Kurbjuweit, Dirk
Ina.
Als Esther
wieder beim Schuldirektor war, erzählte sie ihm von dem Wal. Am Donnerstag
darauf sagte sie: «Als ich ein Kind war und die DDR noch lebte, reiste meine
Mutter für eine Woche in den Westen, nach San Francisco, wo eine wichtige Konferenz
für Meeresbiologen stattfand. Nach ihrer Rückkehr erzählte sie oft von San
Francisco. Jedes Mal begann sie damit, dass es dort eine fürchterliche
Kriminalität gebe und eine schreckliche Armut, vor allem unter den Schwarzen,
dann aber schwärmte meine Mutter von der Bay und der Golden Gate Bridge und den
steilen Straßen, die sie stundenlang auf und ab gegangen ist. So schöne Häuser,
hat sie gesagt. Obwohl ich höchstens acht war, bemerkte ich eine gewisse
Spannung am Tisch. Mein Vater sagte, dass Reagan ein schlimmer Kriegstreiber
sei. Erst später, in der Erinnerung, habe ich verstanden, was die beiden da
miteinander austrugen. Meine Mutter hat hin und wieder von der Freiheit der
Fische gesprochen, keine Grenzen, keine Mauern, stattdessen die endlose Weite
der Meere. Mein Vater war in der Partei, ihm konnte das nicht gefallen, aber er
hat ihr auch nie widersprochen, tat so, als hätte meine Mutter wirklich die
Fische gemeint, als hätte sie von der Freiheit der Fische geschwärmt, weil sie
Fische so mag. Die DDR war damit nicht angegriffen, das hatte er für sich so
entschieden. Wussten Sie, dass Schweigen eine Familie retten kann, dass
Schweigen manchmal sehr nützlich ist? Klar, wissen Sie das.»
Sie sah
Mehsud wieder an. Ein kleines Lächeln schimmerte in seinen Augen auf. Esther
war überrascht, wie sehr sie das freute.
«Ende der
neunziger fahre kam meine Mutter auf die Idee, sich ihre Stasi-Akte
anzuschauen. Ich weiß nicht, warum. Ihr war nie etwas Böses passiert. Ich
wollte nicht, dass sie das tut, ich hatte Angst, mein Vater könne dort als
Informant auftauchen. Ich hatte von solchen Fällen gehört, und was kann
schlimmer sein als die nachträgliche Zerstörung ganzer Leben, die Erkenntnis,
dass alles eine Lüge war? Ich fieberte dem Tag entgegen, an dem meine Mutter
die Akte einsehen würde, und gleichzeitig wünschte ich mir ein Ereignis
herbei, das diesen Termin verhindern konnte, aber natürlich durfte es nichts
sein, was schlimm gewesen wäre für meine Mutter, eine Krankheit, ein Unfall
oder so etwas.

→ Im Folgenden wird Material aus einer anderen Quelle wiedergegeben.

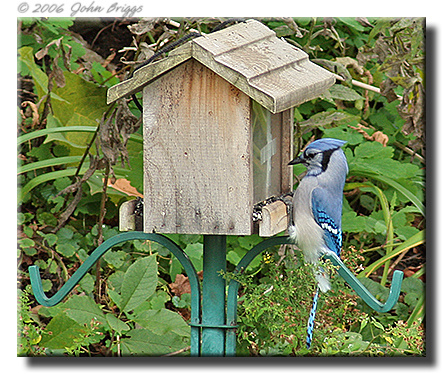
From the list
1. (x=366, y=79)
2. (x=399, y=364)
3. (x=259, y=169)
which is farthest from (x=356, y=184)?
(x=259, y=169)

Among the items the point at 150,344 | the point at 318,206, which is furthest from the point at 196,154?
the point at 150,344

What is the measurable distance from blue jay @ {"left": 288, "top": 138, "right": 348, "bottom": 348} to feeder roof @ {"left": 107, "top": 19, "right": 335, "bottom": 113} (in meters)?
0.21

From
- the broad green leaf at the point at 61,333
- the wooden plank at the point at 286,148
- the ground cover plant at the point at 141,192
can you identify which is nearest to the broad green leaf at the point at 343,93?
the ground cover plant at the point at 141,192

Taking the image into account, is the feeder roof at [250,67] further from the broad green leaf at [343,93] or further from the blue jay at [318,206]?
the broad green leaf at [343,93]

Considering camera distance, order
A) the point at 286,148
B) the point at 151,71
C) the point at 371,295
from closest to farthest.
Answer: the point at 151,71 → the point at 371,295 → the point at 286,148

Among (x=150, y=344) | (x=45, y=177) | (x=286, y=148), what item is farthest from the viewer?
(x=45, y=177)

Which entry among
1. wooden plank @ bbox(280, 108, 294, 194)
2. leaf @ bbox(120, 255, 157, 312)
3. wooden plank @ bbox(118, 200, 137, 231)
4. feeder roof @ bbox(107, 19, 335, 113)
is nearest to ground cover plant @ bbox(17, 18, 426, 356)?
leaf @ bbox(120, 255, 157, 312)

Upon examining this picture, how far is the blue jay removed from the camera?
6.87 ft

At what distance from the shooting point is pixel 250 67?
1.84 m

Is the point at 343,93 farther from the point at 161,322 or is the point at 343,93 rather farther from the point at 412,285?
the point at 161,322

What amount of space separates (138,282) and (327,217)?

Ich wohnte noch zu Hause und beobachtete heimlich meinen Vater,
ob er nervöser war als sonst, aber er war wie immer, las kopfschüttelnd die
Tageszeitung und kümmerte sich um den Garten, damals sein Programm gegen die
Leere, gegen die Arbeitslosigkeit. Als meine Mutter von der Akteneinsicht
heimkam, war sie wütend und empört, aber das bezog sich auf einen Kollegen,
der über sie berichtet hatte. Meinen Vater erwähnte sie nicht. Und Papa?, hätte
ich gerne gefragt, aber das ging natürlich nicht. Da sich die Ehe meiner Eltern
in den nächsten Tagen und Wochen nicht eintrübte, sah ich mich darin bestätigt,
dass mein Vater einfach nicht den Charakter hat, so etwas zu tun. Warum hatte
ich dann nur diese Ängste ausgestanden? Zum ersten Mal spürte ich so etwas wie
Hass gegen die DDR. Was war das für ein System, dass es mich in solche Zweifel
stürzen konnte?»
Sie stand
auf, sagte: «Auf Wiedersehen.» Der Schuldirektor nickte. Sein rechter Arm
hatte auf dem Schreibtisch gelegen, von dort löste er sich und stieg langsam auf,
die Faust öffnete sich dabei, Esther sah die Handfläche, eine Bewegung, die
sie als leichtes Winken deutete, dann sank der Arm zurück auf den Tisch. Sie
ging hinaus.
Marios
Mittelohrentzündung klang ab, erfuhr sie am Abend. Dem Oberfeldwebel hatten sie
zwanzig Zentimeter des Darms rausschneiden müssen. Aber das sei okay, sagte
Ina, mit zwanzig Zentimetern weniger könne man leben. Der Hauptgefreite, bei
dem sich der Schuss gelöst hatte, sollte zurück nach Deutschland, musste aber
bleiben, weil die Presse von dem Vorfall erfahren hatte. Esther kannte ihn
nicht, Ina erzählte, dass er eigentlich ein guter Soldat sei. Er traue sich
nicht mehr aus seiner Stube, unablässig würden Witze über ihn gemacht. Andere
waren böse, weil sie es für eine Blamage hielten, dass einer der seltenen
Schüsse der Bundeswehr in Kunduz ausgerechnet den Rücken eines Kameraden
getroffen hat. Kopfschütteln im Lummerland. Hornochse, Idiot. Bringt den ganzen
Laden in Verruf. Esther war unter den Ersten, die rausmussten auf die Schießbahn,
um noch einmal über den Umgang mit einer scharfen Waffe belehrt zu werden.